Text for analysis:

[Start of section]

Talking of churches…

No ramble through Clapham is complete without mentioning Graham Greene and his wartime novel The End of the Affair set in and around Clapham Common. One of the scenes is, of course, set in the church of St Mary’s which dominates the eastern end of the Common. From my window at work for a couple of years I used to gaze at the spire half a mile away. My photo (left) rather inadequately represents this local landmark which survived the Luftwaffe bombing the area but who’s spire got somewhat wrecked by an errant friendly barrage balloon.

Another memory, ever present and ever changing is the schtick of the local Romanian beggars outside the tube and Sainsburys Local down The Pavement. For a while accordions were the fashionable must-have accessory for the enterprising beggar. Tuneless whirly-gigs were played evoking, well what exactly? Smokey Roma camps back home? Belle epoch Champs Elysee? Fuck knows. However, accordions now seems so very 2018. The begging community have reverted to the classic shake and a shimmer with hand outstretched and a single word ‘please’ dragged out pitifully. And who could forget the daily ‘conferences’ on the waste land beside the tube station, where the area’s street workers gathered to compare takings, discuss tactics, and split test new methods of appeals.

[End of section]

Exercise objective: Set down the Clapham text above word for word, from "No ramble through" up to and including "friendly barrage balloon.".

Source material:
[Start of section]

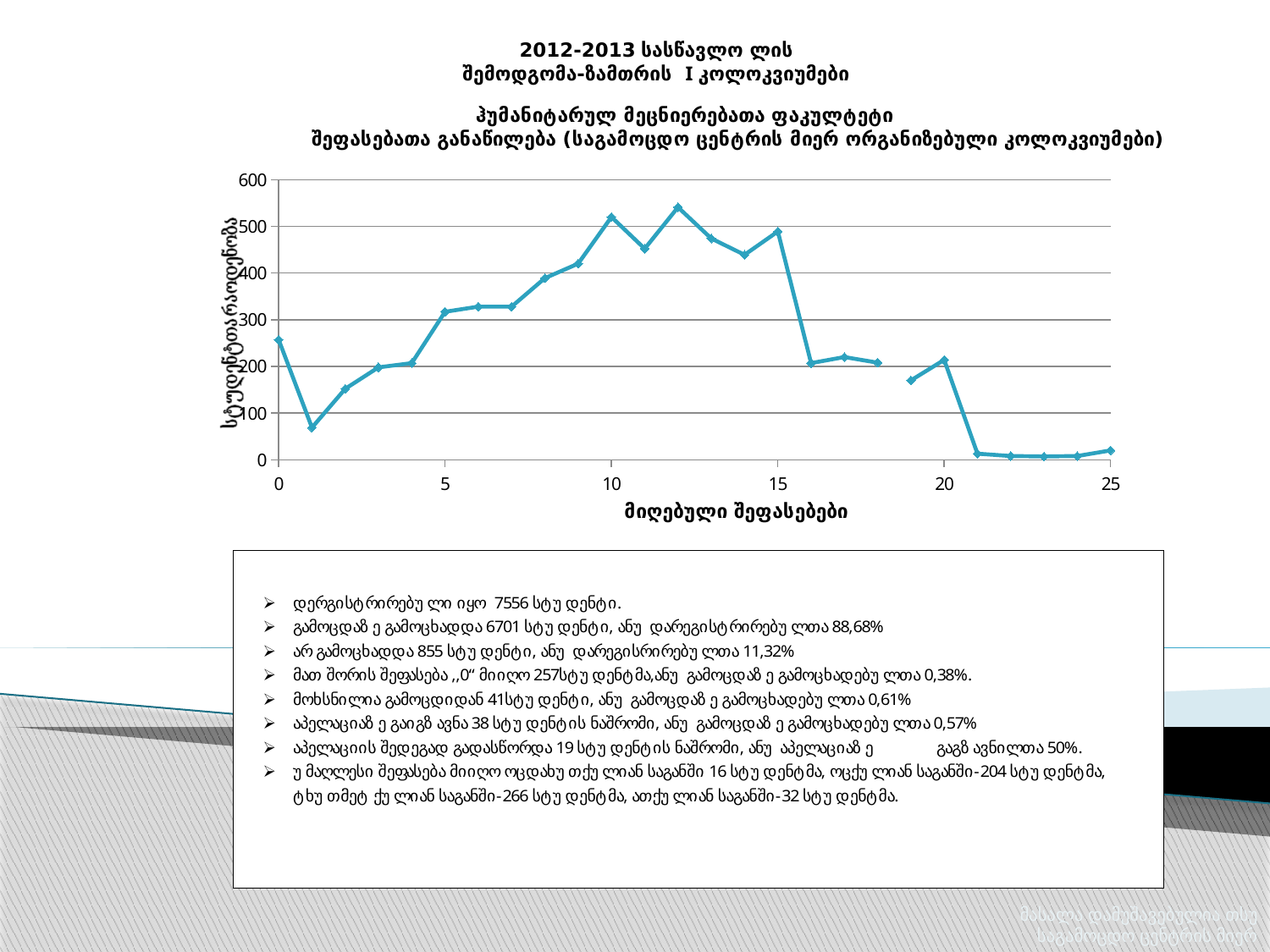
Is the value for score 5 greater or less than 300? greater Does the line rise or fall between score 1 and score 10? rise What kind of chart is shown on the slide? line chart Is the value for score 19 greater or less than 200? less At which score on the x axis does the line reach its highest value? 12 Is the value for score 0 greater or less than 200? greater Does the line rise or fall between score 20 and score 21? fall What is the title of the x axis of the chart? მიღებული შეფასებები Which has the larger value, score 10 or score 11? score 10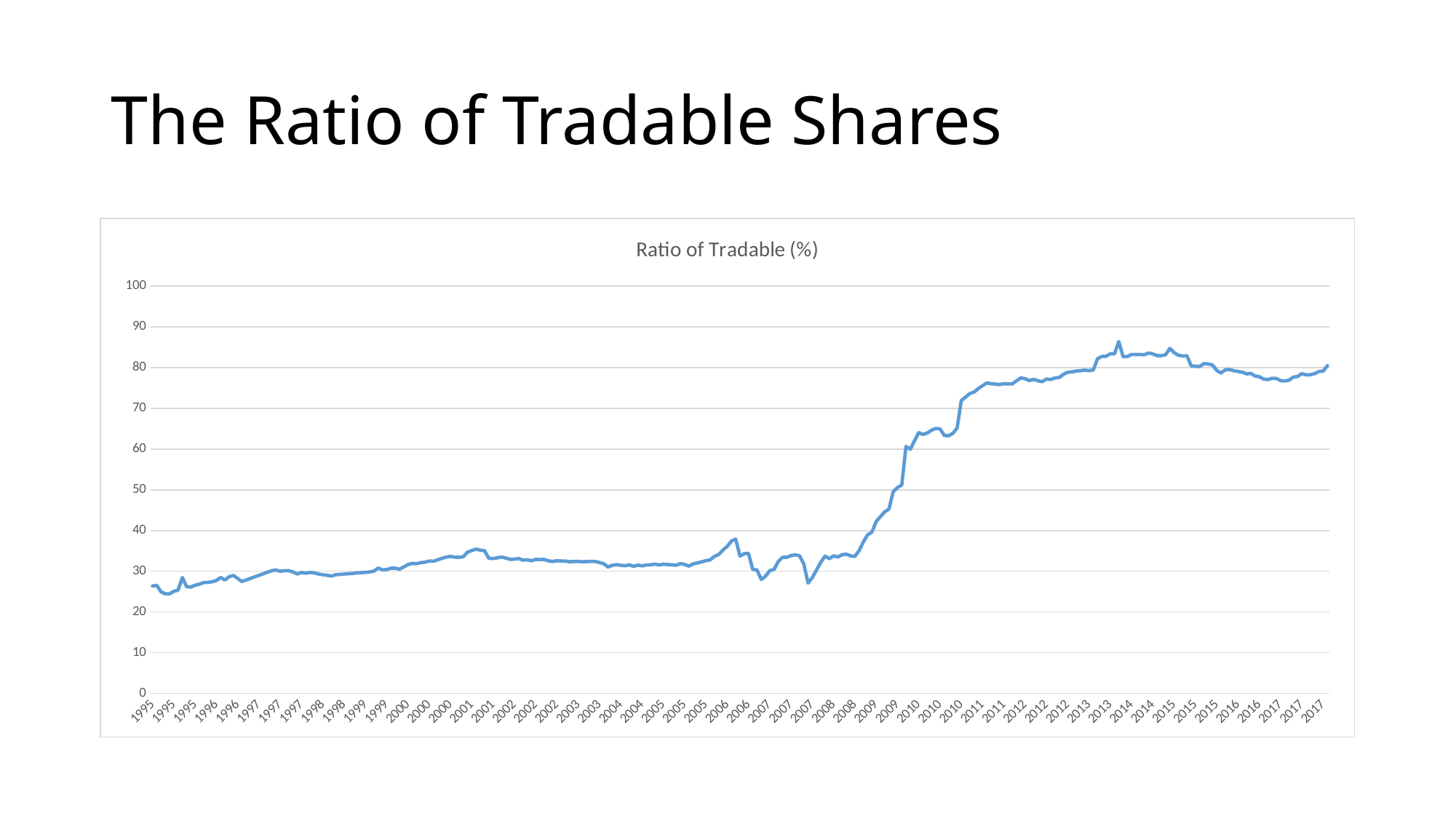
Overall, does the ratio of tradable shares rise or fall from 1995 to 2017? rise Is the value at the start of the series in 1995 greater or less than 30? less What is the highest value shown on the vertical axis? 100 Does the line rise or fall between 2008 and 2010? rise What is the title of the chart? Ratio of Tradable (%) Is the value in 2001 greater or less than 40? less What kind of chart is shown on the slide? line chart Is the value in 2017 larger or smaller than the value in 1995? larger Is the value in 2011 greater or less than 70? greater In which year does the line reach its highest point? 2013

[End of section]

Solved problem:
No ramble through Clapham is complete without mentioning Graham Greene and his wartime novel The End of the Affair set in and around Clapham Common. One of the scenes is, of course, set in the church of St Mary’s which dominates the eastern end of the Common. From my window at work for a couple of years I used to gaze at the spire half a mile away. My photo (left) rather inadequately represents this local landmark which survived the Luftwaffe bombing the area but who’s spire got somewhat wrecked by an errant friendly barrage balloon.